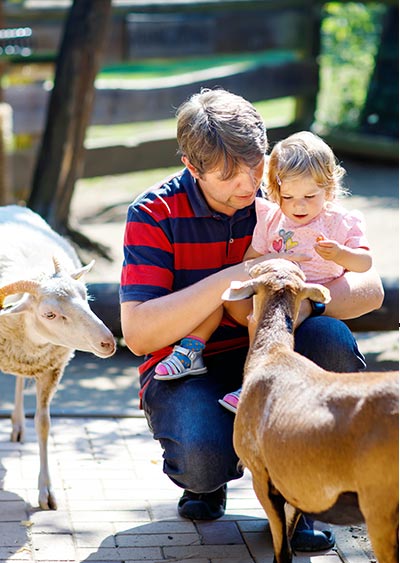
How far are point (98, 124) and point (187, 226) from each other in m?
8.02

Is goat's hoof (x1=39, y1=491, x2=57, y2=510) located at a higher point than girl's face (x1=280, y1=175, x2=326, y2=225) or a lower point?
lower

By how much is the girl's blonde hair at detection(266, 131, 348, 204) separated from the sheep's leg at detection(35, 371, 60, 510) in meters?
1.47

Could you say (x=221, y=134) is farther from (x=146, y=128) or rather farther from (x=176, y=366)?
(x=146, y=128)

--

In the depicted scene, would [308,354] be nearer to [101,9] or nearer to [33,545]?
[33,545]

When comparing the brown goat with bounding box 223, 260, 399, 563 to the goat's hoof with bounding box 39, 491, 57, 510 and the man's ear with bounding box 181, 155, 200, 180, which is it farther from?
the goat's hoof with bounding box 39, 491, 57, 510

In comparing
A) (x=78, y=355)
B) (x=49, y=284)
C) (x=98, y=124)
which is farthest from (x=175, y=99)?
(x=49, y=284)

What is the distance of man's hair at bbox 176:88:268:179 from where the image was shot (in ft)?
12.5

--

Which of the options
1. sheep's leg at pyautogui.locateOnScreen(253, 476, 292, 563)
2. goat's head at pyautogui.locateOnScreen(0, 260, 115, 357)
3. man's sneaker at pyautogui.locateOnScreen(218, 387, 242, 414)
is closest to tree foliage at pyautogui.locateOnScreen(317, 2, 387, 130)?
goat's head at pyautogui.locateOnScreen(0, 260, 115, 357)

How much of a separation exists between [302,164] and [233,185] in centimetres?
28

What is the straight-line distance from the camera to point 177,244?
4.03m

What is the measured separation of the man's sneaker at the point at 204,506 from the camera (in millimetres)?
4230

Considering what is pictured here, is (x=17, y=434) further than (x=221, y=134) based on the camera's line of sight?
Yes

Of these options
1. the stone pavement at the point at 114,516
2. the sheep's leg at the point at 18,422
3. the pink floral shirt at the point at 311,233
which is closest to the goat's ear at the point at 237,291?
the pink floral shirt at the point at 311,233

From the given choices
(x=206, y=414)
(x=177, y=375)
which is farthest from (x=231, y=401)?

• **TO BE DONE**:
Reproduce the entries verbatim, covering the stretch from the line containing "Of these options" through the line containing "which is farthest from (x=231, y=401)?", with both of those lines included.

• **THE REPLY**:
Of these options
1. the stone pavement at the point at 114,516
2. the sheep's leg at the point at 18,422
3. the pink floral shirt at the point at 311,233
which is closest to the goat's ear at the point at 237,291?
the pink floral shirt at the point at 311,233

From the given choices
(x=206, y=414)
(x=177, y=375)
which is farthest from (x=231, y=401)?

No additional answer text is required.